Wednesday, April 02, 2003

Talk about paranoia: yesterday I was worried about where Ron Silliman had gotten to. Today I tune in to find that he's talking about me again...

We're back to the topic of my first post, where I described the style of Silliman's blog as "aggressively public and authoritative" and suggested that it's "given the poetry blog-sphere a center." It's that "centering" that seems to be at issue, with Silliman wondering if I'm seeing this as a "nefarious" strategy on his part. Not at all. I think Silliman's raised the bar in ways that are useful and productive for poetry bloggers. And if some have been uneasy with his frank efforts to "push poetry in the direction I want," it's made the rest of us have to think about what directions we see our own work, and that of others, going.

I'm very sympathetic to much of what Silliman says in his post, and like his image of the poetry world as a set of discrete perspectives through which we must navigate: the better we can understand the distinct perspective each of us represents, the better we can find our way. And this function is important not only to others but to ourselves. Thus it can be a crucial exercise to risk argument, to see where a particular aesthetic response or political judgment leads us rather than being satisfied with an isolated observation.

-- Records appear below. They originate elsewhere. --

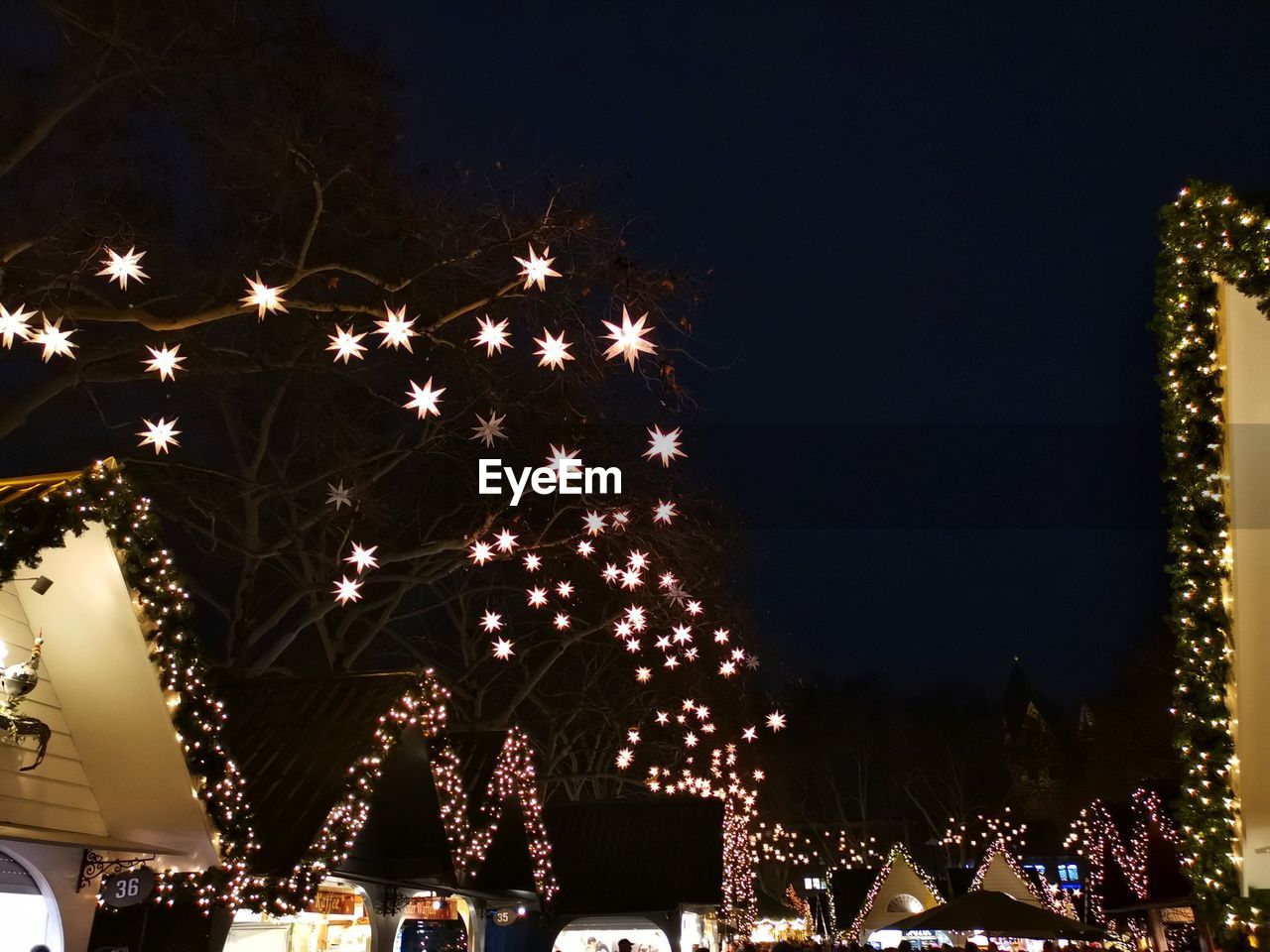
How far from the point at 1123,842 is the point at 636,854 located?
11178mm

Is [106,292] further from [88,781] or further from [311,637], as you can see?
[311,637]

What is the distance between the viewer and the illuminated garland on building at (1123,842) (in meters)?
19.6

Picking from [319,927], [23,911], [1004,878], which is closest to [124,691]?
[23,911]

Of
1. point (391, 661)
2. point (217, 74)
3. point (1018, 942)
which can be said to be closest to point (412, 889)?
point (217, 74)

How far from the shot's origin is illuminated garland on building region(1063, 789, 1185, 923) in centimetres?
1958

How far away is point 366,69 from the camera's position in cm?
974

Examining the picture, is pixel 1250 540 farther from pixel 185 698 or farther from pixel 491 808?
pixel 491 808

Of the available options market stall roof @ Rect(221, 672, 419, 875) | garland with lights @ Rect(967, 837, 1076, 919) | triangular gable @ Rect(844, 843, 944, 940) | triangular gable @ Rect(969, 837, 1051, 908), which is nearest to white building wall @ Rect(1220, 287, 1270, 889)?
market stall roof @ Rect(221, 672, 419, 875)

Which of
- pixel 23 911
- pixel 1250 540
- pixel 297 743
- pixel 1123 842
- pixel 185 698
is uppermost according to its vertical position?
pixel 1250 540

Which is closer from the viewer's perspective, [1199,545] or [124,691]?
[1199,545]

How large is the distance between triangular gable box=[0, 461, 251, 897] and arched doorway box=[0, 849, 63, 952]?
1.03 ft

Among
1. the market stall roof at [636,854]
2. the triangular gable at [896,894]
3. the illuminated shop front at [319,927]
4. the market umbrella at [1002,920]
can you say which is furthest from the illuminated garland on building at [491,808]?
the triangular gable at [896,894]

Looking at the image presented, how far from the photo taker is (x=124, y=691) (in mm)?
6359

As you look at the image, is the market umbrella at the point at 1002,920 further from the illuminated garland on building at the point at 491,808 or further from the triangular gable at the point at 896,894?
the triangular gable at the point at 896,894
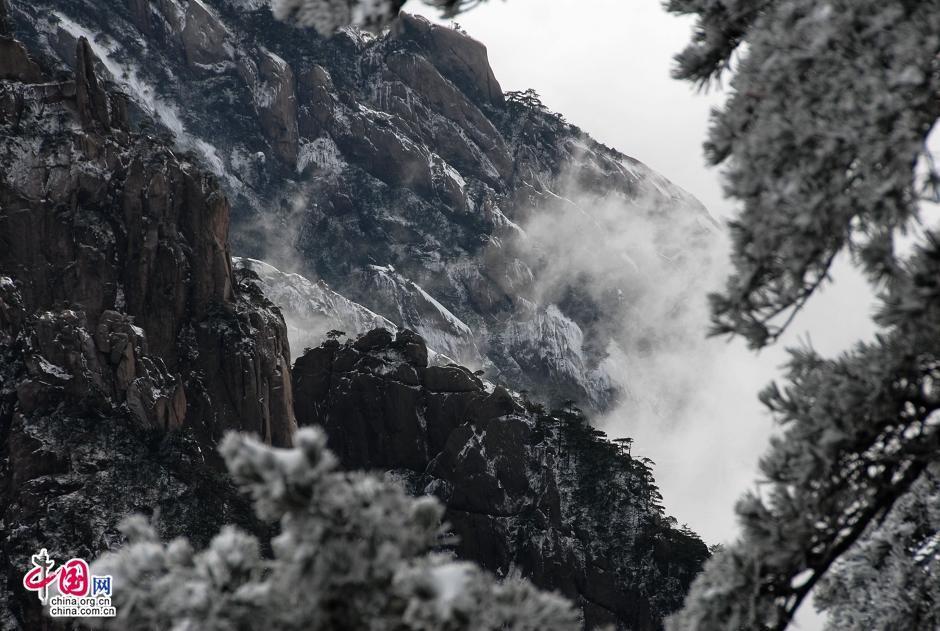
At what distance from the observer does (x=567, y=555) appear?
59594 millimetres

I do take issue, though, with the suggestion that the main difference between Silliman's blog and others is that his is more conscious of having "a point of view as a point," while others do not. In fact, my very young career as a blogger seems to have shown me that the blog has a remarkable ability to increase that kind of consciousness, staking out positions while constantly being reminded of the provisionality of those positions and of one's place in a larger network.

But when I spoke of "centering," I meant not so much the articulation of a perspective per se, but rather the question of the *authority* of that perspective. Silliman took my earlier comment, "you *are* 'Silliman's blog'" to mean that "you are what you blog." But I did not mean that he is nothing else; the apparent democracy of the Internet may make it appear that the label "Tim Yu" gives a pronouncement as much authority as one labelled "Ron Silliman," but this simply is not the case. Silliman's reputation as a poet, and as a founding figure of Language writing, simply gives his pronouncements a certain authority (within a certain sphere) that others' don't possess. Power still exists in the blogsphere. Again, I don't call attention to this phenomenon to deplore it; I find Silliman's insights absolutely vital and his range exhilirating, and I learn every time I read his blog. But I do think that this question of authority is one reason Silliman's blog has its centering effect, and one reason some younger poets have questioned its role.

The "miniature essay form" in which Silliman's blog appears is, in the best sense of the term, anachronistic. Its honest articulation of a perspective--of an opinion--is in the classic mode of the print public sphere: the periodical essay, the book review, the editorial. (I myself am obeying the conventions of this mode by referring to my interlocutor as "Silliman" rather than, say, "Ron," which I think is indicative of the kind of response Silliman's blog seems to demand.) In this sense, Silliman's blog is another skirmish in the battle over what kind of medium the Web will be: does it represent the death of print or print's second coming? From this perspective, what Silliman calls the "pseudo-chat room blip" will always seem ephemeral, inconsequential. But it interests me that Silliman uses the chat-room exchange as paradigmatic; it represents that immediacy of conversation that has to some degree always been print culture's ideal. The "blip" is spontaneous and even anonymous, but it has a context, one that is often as much social as virtual. Some of the most compelling blogs seem to occupy a continuum between the argument and the blip, suggesting that a complete picture of a perspective, that "point" that one occupies in social space, might include both.